Ideally they hoped to catch the bombers in the act of digging into the hard-baked soil of dirt roads that spiderweb the desert -- or find them tunnelling under the few paved highways.
Occasionally, only U.S. surveillance drones have been that lucky, dispatching the night-time bomb-planters with a well-placed Hellfire missile, but there have never been enough of them in southern Afghanistan going around.
But even without actually spotting insurgents, the sensors and electronics carried by the CH-146s were powerful enough to detect changes in the landscape.
That the Griffons, a utility helicopter modified for combat and surveillance, were here at all is something of minor miracle.
Their deployment had been stubbornly opposed by National Defence since it was first proposed in December 2005, according to documents obtained by The Canadian Press under access to information laws.
The stated reason was that the helicopters, based on Bell 412 civilian model, didn't have engines powerful enough to handle the Afghan heat and high altitude flying -- a claim held to even though other allies in Kandahar flew similar light helicopters.
Remarkable there was resistance in Ottawa even though the Americans had demonstrated in 2007 success in Iraq with the U.S. army's once super-secret Task Force ODIN, which hunted roadside bombs in a similar way.
The federal government quietly spent $25 million with L-3 WESCAM last summer to provide the Griffons with the latest in sensory image technology, but insisted the helicopters weren't headed overseas.
Even when Ottawa announced it was buying the Chinooks, the initial plan called for the Griffons to be left home and gunships from other NATO countries to take up the escort duties.
That changed last fall, when the allies told Canada there were not enough AH-64 Apaches in Kandahar to go around.
The Griffons, it seemed, arrived by fluke.
"OK, this is it," Massicotte told the crew. "I want to look over by that compound over there."
The helicopter banked sharply.
On the right side, a dizzying splash of stars whipped past the open door, while on the left the grey desert floor turned counter clock-wise beneath them.
"Those are our LAVs over there," Cowan said, referring to a Canadian position.
"A little further," Massicotte urged. "There."
They had found something.
For the next while the Griffon tracked back and forth while the lead helicopter also examined the find.
On this night, two roadside bombs were confirmed by the patrol.
Missions such as this mean "a bit more than other missions" to Massicotte, 41, who has flown three different types of helicopters in over 20 years in the military.
"It seems everytime that there are casualties in theatre, we hear a lot they come from IEDs on the road, so if every time we go out we can catch a few of those ahead of time, it makes you feel good; definitely," said Massicotte, a native of Latuque, north of Trois Riviere, Que.
Capt.
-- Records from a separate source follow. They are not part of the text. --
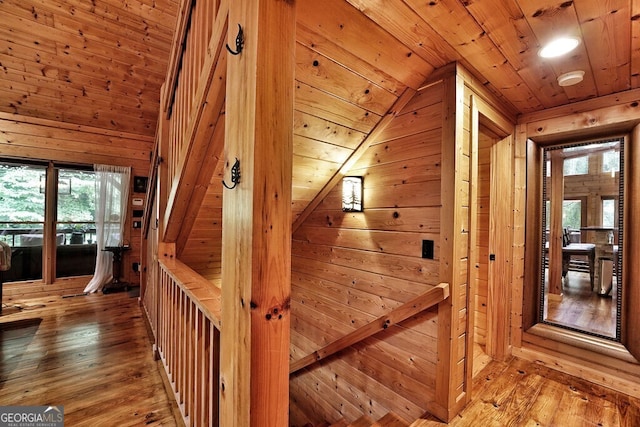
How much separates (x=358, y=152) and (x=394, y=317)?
1.30 metres

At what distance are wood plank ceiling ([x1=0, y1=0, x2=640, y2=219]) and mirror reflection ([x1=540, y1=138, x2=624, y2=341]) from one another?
69 cm

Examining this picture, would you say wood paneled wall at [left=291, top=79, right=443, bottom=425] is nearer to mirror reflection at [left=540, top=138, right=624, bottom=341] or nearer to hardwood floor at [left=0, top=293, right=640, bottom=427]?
hardwood floor at [left=0, top=293, right=640, bottom=427]

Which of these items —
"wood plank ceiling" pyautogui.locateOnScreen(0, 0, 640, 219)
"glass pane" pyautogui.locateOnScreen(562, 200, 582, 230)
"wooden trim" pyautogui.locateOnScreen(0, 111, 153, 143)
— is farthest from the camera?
"wooden trim" pyautogui.locateOnScreen(0, 111, 153, 143)

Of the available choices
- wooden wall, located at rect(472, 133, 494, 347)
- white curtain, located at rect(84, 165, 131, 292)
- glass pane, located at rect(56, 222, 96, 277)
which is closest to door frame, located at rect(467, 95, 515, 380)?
wooden wall, located at rect(472, 133, 494, 347)

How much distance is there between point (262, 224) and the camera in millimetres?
818

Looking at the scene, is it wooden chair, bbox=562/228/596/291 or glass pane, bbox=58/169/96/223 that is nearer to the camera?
wooden chair, bbox=562/228/596/291

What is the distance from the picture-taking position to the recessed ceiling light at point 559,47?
1.42 m

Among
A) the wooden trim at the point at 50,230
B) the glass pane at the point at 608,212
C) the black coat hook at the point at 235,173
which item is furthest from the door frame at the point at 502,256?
the wooden trim at the point at 50,230

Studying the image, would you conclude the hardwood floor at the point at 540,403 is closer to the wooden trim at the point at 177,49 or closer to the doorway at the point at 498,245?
the doorway at the point at 498,245

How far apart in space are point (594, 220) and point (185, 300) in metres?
3.72

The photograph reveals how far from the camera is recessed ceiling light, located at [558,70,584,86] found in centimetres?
171

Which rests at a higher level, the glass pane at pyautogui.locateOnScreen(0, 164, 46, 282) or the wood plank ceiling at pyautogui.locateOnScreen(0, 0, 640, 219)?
the wood plank ceiling at pyautogui.locateOnScreen(0, 0, 640, 219)

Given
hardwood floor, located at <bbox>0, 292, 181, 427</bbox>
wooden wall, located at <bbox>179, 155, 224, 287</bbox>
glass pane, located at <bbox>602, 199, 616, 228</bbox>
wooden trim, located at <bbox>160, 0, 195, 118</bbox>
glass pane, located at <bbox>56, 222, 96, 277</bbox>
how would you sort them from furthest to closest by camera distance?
glass pane, located at <bbox>56, 222, 96, 277</bbox>, glass pane, located at <bbox>602, 199, 616, 228</bbox>, wooden wall, located at <bbox>179, 155, 224, 287</bbox>, wooden trim, located at <bbox>160, 0, 195, 118</bbox>, hardwood floor, located at <bbox>0, 292, 181, 427</bbox>

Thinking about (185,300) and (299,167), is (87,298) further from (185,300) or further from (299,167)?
(299,167)
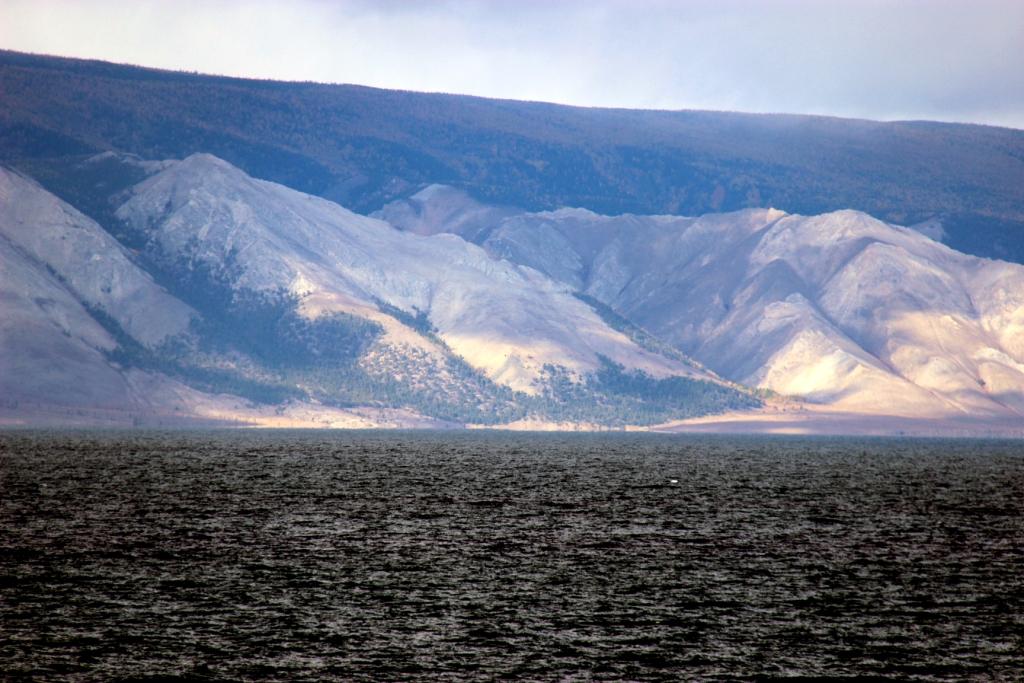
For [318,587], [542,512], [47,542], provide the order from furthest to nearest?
[542,512], [47,542], [318,587]

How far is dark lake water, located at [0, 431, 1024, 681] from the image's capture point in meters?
54.2

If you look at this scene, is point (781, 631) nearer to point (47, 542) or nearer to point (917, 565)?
point (917, 565)

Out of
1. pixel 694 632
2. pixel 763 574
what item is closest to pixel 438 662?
pixel 694 632

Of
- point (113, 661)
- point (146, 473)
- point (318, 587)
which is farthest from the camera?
point (146, 473)

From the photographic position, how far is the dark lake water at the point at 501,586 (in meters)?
54.2

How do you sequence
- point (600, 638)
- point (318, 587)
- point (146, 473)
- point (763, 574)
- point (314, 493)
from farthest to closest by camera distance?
point (146, 473) → point (314, 493) → point (763, 574) → point (318, 587) → point (600, 638)

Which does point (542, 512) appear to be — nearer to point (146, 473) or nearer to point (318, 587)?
point (318, 587)

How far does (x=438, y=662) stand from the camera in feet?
177

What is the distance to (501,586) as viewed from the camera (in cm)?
7150

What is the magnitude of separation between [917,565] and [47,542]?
51.4 meters

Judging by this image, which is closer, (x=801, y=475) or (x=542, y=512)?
(x=542, y=512)

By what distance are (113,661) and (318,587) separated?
18.1m

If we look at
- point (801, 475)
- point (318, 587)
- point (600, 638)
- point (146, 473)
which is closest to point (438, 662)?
point (600, 638)

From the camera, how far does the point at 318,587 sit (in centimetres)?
7031
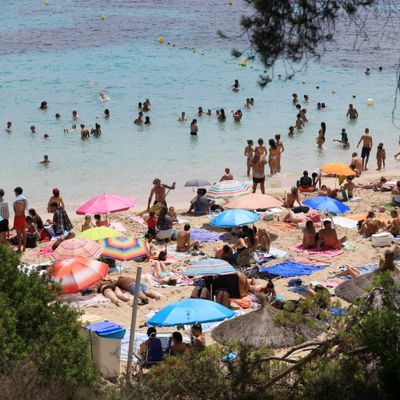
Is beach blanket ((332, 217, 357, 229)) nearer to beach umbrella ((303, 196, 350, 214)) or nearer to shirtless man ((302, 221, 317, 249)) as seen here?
beach umbrella ((303, 196, 350, 214))

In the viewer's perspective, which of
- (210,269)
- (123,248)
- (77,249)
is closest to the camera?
(210,269)

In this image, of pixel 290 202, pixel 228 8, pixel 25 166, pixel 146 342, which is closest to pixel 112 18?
pixel 228 8

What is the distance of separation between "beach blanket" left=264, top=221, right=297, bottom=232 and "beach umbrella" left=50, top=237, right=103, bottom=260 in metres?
4.55

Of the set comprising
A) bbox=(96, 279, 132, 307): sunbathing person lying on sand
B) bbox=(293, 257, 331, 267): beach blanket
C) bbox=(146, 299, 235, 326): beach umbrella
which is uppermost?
Result: bbox=(146, 299, 235, 326): beach umbrella

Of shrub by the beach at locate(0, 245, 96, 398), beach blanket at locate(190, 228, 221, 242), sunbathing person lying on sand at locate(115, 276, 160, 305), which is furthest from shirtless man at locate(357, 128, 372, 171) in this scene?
shrub by the beach at locate(0, 245, 96, 398)

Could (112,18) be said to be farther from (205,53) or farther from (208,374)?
(208,374)

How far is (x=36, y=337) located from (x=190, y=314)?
2827 mm

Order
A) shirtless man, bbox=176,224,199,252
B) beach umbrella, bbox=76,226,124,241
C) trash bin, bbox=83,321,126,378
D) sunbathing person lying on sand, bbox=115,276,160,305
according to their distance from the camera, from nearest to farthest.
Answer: trash bin, bbox=83,321,126,378 → sunbathing person lying on sand, bbox=115,276,160,305 → beach umbrella, bbox=76,226,124,241 → shirtless man, bbox=176,224,199,252

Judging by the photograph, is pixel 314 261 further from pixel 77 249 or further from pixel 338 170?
pixel 338 170

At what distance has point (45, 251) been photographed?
16.2 metres

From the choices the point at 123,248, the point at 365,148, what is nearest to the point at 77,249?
the point at 123,248

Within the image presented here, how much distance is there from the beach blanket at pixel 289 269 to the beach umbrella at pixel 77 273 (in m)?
3.02

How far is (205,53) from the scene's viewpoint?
1866 inches

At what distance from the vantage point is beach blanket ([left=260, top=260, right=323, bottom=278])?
577 inches
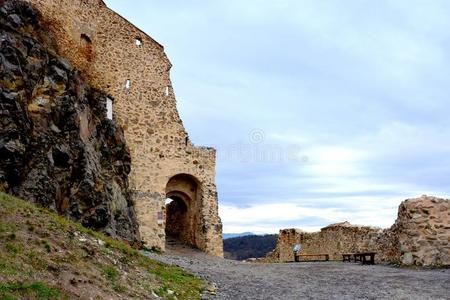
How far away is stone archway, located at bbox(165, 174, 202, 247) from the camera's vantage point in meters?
24.9

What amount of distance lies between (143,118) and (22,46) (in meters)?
8.31

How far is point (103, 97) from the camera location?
19906 millimetres

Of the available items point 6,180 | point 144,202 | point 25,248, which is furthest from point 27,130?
point 144,202

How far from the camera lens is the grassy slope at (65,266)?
6445mm

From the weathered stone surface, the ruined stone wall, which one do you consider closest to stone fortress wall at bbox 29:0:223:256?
the weathered stone surface

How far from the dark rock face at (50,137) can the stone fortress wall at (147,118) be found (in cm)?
303

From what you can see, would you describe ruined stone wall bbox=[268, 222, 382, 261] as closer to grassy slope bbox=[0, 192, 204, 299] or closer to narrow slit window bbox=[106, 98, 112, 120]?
narrow slit window bbox=[106, 98, 112, 120]

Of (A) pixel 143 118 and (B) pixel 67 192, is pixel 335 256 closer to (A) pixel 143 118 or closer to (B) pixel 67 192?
(A) pixel 143 118

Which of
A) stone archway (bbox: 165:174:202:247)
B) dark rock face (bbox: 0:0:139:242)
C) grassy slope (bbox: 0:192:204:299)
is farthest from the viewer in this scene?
stone archway (bbox: 165:174:202:247)

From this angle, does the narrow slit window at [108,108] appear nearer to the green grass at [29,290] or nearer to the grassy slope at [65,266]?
the grassy slope at [65,266]

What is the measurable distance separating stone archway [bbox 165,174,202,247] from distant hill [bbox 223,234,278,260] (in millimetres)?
43341

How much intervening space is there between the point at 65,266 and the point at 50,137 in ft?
26.5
Brennan Cassidy, the mission commander that night, said mostly they don't know whether they've actually found something, but when they do it's rewarding.
Statistics on the Griffons success rate are classified.
But he said the fact that the helicopters are up there searching at night is no secret from the Taliban, who hear the choppers the coming.
"I'm quite certain they are aware of presence," Cassidy, a native of Kemptville, Ont., said after the flight.
"The nice thing, sometimes we may not have even specifically found something, but just our presence has prevented an IED from being implaced."